* START Input material *
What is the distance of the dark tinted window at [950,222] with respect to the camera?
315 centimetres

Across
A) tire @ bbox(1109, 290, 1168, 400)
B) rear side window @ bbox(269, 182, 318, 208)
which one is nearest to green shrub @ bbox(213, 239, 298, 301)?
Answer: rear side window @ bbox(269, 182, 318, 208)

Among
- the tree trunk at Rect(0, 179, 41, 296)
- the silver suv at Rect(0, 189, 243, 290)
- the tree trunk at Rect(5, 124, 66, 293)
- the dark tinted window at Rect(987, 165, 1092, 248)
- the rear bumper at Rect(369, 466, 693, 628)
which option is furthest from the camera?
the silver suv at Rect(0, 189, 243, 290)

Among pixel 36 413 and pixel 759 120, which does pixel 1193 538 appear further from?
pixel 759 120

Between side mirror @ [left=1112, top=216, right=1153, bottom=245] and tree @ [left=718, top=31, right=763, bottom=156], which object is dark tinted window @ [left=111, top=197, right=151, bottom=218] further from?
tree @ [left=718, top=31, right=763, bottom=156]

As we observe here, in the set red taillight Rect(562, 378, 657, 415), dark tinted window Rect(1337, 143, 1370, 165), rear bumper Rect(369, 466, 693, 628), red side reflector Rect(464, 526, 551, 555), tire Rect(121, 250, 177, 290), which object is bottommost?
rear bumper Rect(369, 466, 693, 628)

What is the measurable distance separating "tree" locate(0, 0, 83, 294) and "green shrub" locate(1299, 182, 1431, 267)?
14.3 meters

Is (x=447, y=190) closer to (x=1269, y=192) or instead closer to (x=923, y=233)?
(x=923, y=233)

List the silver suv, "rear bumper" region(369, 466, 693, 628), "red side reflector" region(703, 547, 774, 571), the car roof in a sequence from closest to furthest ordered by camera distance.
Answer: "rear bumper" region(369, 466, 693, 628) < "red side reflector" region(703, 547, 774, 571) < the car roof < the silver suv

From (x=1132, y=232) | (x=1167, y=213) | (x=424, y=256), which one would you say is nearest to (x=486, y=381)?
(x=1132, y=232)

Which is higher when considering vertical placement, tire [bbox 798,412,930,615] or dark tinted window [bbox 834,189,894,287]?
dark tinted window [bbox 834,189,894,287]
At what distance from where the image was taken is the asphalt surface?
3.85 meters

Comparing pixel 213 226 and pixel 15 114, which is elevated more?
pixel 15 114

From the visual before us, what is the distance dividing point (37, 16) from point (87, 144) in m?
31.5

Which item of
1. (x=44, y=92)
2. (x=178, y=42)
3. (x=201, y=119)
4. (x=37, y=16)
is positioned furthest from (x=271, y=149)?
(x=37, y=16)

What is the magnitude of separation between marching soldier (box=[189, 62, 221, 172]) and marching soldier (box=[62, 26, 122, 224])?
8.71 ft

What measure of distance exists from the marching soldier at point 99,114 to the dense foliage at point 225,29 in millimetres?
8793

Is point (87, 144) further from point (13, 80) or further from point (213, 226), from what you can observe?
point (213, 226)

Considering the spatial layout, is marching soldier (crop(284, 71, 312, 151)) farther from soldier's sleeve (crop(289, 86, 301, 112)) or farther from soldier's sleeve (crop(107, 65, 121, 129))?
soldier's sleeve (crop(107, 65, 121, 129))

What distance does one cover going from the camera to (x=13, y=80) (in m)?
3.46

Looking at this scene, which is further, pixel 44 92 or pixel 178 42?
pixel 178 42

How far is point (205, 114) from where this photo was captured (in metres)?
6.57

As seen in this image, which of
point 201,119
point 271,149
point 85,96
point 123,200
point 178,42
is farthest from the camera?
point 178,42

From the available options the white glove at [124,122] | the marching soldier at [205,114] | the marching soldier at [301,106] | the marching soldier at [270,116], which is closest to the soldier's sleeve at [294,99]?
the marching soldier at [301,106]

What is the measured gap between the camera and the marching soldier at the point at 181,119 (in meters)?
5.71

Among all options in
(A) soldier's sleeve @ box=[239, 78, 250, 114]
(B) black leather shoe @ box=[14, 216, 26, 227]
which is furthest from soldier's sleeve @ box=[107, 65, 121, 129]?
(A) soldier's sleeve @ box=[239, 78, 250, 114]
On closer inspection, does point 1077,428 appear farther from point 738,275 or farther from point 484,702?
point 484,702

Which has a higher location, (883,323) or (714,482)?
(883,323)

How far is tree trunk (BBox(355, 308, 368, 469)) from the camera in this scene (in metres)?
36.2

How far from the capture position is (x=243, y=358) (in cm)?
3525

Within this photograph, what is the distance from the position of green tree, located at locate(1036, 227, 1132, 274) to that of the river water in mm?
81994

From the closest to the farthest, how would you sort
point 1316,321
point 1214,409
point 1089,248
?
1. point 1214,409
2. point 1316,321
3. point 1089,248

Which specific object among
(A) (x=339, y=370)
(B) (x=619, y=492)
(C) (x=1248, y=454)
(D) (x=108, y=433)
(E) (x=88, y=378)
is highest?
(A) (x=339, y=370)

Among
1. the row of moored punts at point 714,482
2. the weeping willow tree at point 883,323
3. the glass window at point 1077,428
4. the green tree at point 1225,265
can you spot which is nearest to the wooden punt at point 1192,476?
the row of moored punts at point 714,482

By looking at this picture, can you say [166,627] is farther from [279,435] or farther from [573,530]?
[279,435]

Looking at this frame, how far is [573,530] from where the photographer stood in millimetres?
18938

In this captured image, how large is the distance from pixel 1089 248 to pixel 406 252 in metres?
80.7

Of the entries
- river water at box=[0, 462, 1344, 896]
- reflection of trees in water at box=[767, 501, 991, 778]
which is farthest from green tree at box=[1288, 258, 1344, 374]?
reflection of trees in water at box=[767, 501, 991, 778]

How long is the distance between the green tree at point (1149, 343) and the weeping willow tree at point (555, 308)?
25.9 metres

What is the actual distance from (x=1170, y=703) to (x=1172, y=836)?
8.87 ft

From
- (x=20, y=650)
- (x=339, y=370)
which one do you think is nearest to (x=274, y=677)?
* END Input material *
* **Goal of the exercise**
Please edit the lines from the one with "List the silver" up to and including the one with "< the silver suv", replacing "closest" with "nearest" and keeping everything else the same.

* **Response for this exercise**
List the silver suv, "rear bumper" region(369, 466, 693, 628), "red side reflector" region(703, 547, 774, 571), the car roof in a sequence from nearest to furthest ordered by camera distance.
Answer: "rear bumper" region(369, 466, 693, 628) < "red side reflector" region(703, 547, 774, 571) < the car roof < the silver suv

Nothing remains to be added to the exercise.